### Instructions for the task
In the article on civil rights under the Trump administration, who is quoted at the start, and what position does that person hold?

───── Document excerpt ─────

Trump Admin Hides Behind Coronavirus Crisis

“Indisputably, due to historic inequities, this crisis disproportionally burdens Americans of Color and Women. They need continued Federal protections and oversight, not abandonment. The suspension of Equal Opportunity requirements in this crisis would not only penalize those protected by the civil rights laws, but it would also hinder the government’s work. The research is clear and compelling – diverse workforces produce better results. This Government policy should be reversed at once.” – National Bar Association President Alfreda Robinson

The Trump era has seen a relentless erosion of civil rights protections. The Administration pivoted from defending voting rights to enabling suppression. It shifted resources from investigating discrimination and violence against racial minorities toward the protection of white Americans.

Every step of the way, the Administration has made it easier to discriminate, and more difficult to seek relief from discrimination.

In the earliest months of his Administration, President Trump proposed eliminating the Office of Federal Contract Compliance Programs, the section of the U.S. Department of Labor that is charged with ensuring that employers doing business with the Federal government comply with the nondiscrimination laws and regulations.

In August 2018, the Trump administration rescinded guidance that the Department of Labor had used to analyze whether federal contractor compensation practices comply with federal laws and regulations.

───── Given records ─────

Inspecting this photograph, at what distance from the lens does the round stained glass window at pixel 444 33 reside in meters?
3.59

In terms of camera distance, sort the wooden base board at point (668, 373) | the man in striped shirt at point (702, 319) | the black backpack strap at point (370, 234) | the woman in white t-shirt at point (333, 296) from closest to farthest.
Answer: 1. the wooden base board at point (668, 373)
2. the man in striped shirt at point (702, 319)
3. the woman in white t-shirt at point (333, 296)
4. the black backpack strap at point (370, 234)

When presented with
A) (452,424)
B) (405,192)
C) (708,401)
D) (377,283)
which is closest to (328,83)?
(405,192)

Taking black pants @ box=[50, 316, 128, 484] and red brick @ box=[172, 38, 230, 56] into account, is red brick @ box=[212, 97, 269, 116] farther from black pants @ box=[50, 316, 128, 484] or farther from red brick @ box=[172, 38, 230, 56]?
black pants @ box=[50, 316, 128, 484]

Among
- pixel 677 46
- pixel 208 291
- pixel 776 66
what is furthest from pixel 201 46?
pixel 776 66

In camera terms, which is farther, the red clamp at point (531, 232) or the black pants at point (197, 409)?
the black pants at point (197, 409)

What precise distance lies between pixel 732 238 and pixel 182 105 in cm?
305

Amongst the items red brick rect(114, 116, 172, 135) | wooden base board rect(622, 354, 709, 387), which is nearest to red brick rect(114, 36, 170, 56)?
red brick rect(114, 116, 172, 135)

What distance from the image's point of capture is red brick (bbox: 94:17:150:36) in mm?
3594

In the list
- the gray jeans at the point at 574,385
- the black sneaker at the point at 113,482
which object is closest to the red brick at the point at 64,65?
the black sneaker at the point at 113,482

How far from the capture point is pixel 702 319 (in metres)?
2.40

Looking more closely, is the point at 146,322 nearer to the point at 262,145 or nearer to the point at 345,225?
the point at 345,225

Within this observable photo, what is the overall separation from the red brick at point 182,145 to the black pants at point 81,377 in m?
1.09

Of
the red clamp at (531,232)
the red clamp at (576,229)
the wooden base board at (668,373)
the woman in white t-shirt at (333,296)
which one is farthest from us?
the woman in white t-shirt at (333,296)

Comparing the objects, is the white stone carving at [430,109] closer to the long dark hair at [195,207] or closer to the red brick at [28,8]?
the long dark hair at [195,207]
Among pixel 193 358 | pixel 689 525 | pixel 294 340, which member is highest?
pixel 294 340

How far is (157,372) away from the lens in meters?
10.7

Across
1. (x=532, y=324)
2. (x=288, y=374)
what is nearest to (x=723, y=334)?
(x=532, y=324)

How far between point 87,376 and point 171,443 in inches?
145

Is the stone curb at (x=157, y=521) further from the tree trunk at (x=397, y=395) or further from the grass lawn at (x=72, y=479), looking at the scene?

─────

### Task solution
Alfreda Robinson, President of the National Bar Association.